◆ THE PROBLEM
Give every line of the entries below as a Markdown table with the columns Row and Line, numbering the rows in order and leaving out blank lines. Omit the pictures from the table.
+---+
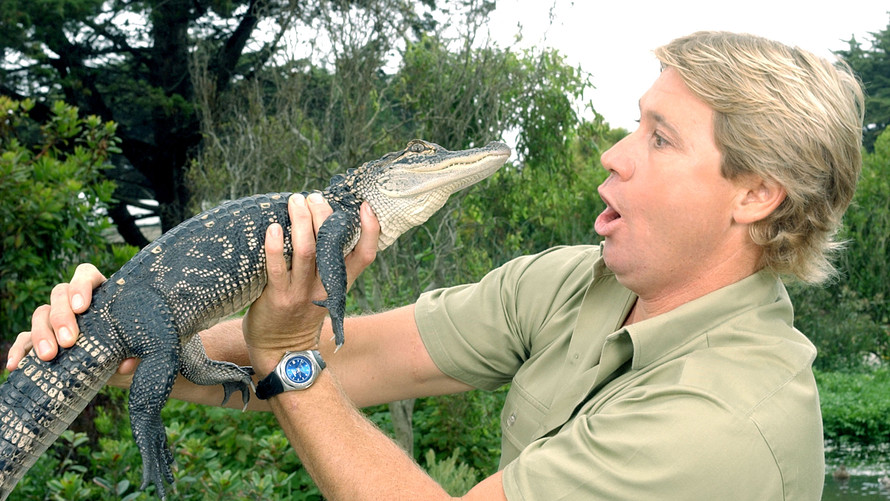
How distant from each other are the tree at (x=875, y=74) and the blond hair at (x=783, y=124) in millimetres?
20594

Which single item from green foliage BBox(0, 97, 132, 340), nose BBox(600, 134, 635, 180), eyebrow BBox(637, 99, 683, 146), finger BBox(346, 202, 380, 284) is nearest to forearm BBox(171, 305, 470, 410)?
finger BBox(346, 202, 380, 284)

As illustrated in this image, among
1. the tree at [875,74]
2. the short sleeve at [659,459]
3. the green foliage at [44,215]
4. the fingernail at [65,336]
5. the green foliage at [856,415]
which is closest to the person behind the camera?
the short sleeve at [659,459]

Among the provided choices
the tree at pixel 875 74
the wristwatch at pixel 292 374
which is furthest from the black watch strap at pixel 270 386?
the tree at pixel 875 74

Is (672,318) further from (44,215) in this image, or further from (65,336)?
(44,215)

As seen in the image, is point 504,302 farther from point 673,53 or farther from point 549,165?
point 549,165

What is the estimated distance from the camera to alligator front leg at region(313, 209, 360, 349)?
87.4 inches

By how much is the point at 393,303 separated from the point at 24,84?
11317 mm

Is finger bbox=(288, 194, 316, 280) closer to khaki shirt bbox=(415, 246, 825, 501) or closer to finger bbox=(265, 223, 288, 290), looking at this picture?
finger bbox=(265, 223, 288, 290)

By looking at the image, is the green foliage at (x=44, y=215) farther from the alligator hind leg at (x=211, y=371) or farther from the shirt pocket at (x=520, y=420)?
the shirt pocket at (x=520, y=420)

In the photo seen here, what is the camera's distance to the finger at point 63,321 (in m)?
2.08

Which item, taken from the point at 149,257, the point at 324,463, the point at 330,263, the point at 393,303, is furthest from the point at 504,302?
the point at 393,303

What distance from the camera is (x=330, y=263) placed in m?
2.26

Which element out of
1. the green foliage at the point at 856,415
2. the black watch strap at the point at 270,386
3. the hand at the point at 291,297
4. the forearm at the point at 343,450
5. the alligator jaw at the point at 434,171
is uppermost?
the alligator jaw at the point at 434,171

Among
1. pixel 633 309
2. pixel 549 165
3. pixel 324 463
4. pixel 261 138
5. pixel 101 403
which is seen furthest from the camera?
pixel 549 165
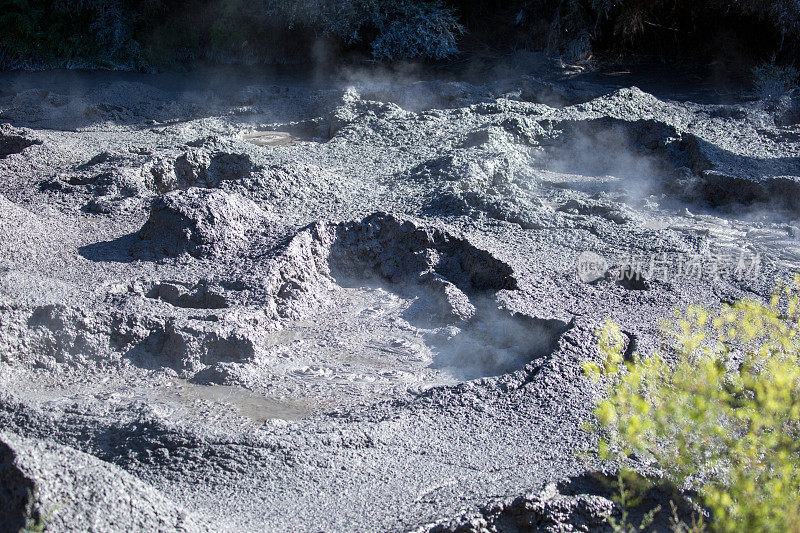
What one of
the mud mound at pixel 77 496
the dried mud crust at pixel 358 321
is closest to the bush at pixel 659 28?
the dried mud crust at pixel 358 321

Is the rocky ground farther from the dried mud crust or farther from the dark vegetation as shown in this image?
the dark vegetation

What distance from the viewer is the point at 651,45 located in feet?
31.4

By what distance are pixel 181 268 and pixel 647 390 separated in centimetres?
253

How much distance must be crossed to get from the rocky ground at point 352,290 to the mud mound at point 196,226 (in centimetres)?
1

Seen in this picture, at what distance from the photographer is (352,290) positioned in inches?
166

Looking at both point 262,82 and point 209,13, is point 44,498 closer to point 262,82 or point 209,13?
point 262,82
+---+
◆ EXERCISE RESULT
| Row | Line |
|---|---|
| 1 | How distant from each other are the tree at (x=875, y=74) and the blond hair at (x=783, y=124) in millimetres? |
| 2 | 20594 |
| 3 | Which single item from green foliage BBox(0, 97, 132, 340), nose BBox(600, 134, 635, 180), eyebrow BBox(637, 99, 683, 146), finger BBox(346, 202, 380, 284) is nearest to forearm BBox(171, 305, 470, 410)? |
| 4 | finger BBox(346, 202, 380, 284) |
| 5 | As illustrated in this image, among |
| 6 | 1. the tree at [875,74] |
| 7 | 2. the short sleeve at [659,459] |
| 8 | 3. the green foliage at [44,215] |
| 9 | 4. the fingernail at [65,336] |
| 10 | 5. the green foliage at [856,415] |
| 11 | which is closest to the person behind the camera? |
| 12 | the short sleeve at [659,459] |
| 13 | Among the provided choices |
| 14 | the tree at pixel 875 74 |
| 15 | the wristwatch at pixel 292 374 |
| 16 | which is furthest from the black watch strap at pixel 270 386? |
| 17 | the tree at pixel 875 74 |
| 18 | Is (672,318) further from (44,215) in this image, or further from (65,336)? |
| 19 | (44,215) |
| 20 | As seen in the image, is point 504,302 farther from point 673,53 or farther from point 549,165? |
| 21 | point 549,165 |
| 22 | What is the estimated distance from the camera to alligator front leg at region(313, 209, 360, 349)? |
| 23 | 87.4 inches |
| 24 | By how much is the point at 393,303 separated from the point at 24,84? |
| 25 | 11317 mm |
| 26 | Is finger bbox=(288, 194, 316, 280) closer to khaki shirt bbox=(415, 246, 825, 501) or closer to finger bbox=(265, 223, 288, 290), looking at this picture? |
| 27 | finger bbox=(265, 223, 288, 290) |
| 28 | By looking at the image, is the green foliage at (x=44, y=215) farther from the alligator hind leg at (x=211, y=371) or farther from the shirt pocket at (x=520, y=420)? |
| 29 | the shirt pocket at (x=520, y=420) |
| 30 | In the photo seen here, what is the camera's distance to the finger at point 63,321 (in m)? |
| 31 | 2.08 |
| 32 | Which item, taken from the point at 149,257, the point at 324,463, the point at 330,263, the point at 393,303, is furthest from the point at 504,302? |
| 33 | the point at 393,303 |
| 34 | What distance from the camera is (x=330, y=263) placed in m? |
| 35 | 2.26 |
| 36 | Which element out of |
| 37 | 1. the green foliage at the point at 856,415 |
| 38 | 2. the black watch strap at the point at 270,386 |
| 39 | 3. the hand at the point at 291,297 |
| 40 | 4. the forearm at the point at 343,450 |
| 41 | 5. the alligator jaw at the point at 434,171 |
| 42 | is uppermost? |
| 43 | the alligator jaw at the point at 434,171 |
| 44 | Among |
| 45 | 1. pixel 633 309 |
| 46 | 2. pixel 549 165 |
| 47 | 3. pixel 324 463 |
| 48 | 4. pixel 261 138 |
| 49 | 5. pixel 101 403 |
| 50 | which is seen furthest from the camera? |
| 51 | pixel 549 165 |
| 52 | What one of |
| 53 | the mud mound at pixel 77 496 |
| 54 | the dried mud crust at pixel 358 321 |
| 55 | is closest to the bush at pixel 659 28? |
| 56 | the dried mud crust at pixel 358 321 |
| 57 | Is the rocky ground farther from the dried mud crust or farther from the dark vegetation as shown in this image? |
| 58 | the dark vegetation |
| 59 | What distance from the viewer is the point at 651,45 located in feet? |
| 60 | 31.4 |
| 61 | By what distance are pixel 181 268 and pixel 647 390 separated in centimetres? |
| 62 | 253 |
| 63 | How much distance must be crossed to get from the rocky ground at point 352,290 to the mud mound at point 196,226 (in centimetres)? |
| 64 | 1 |
| 65 | Seen in this picture, at what distance from the photographer is (352,290) positioned in inches? |
| 66 | 166 |
| 67 | Looking at both point 262,82 and point 209,13, is point 44,498 closer to point 262,82 or point 209,13? |
| 68 | point 262,82 |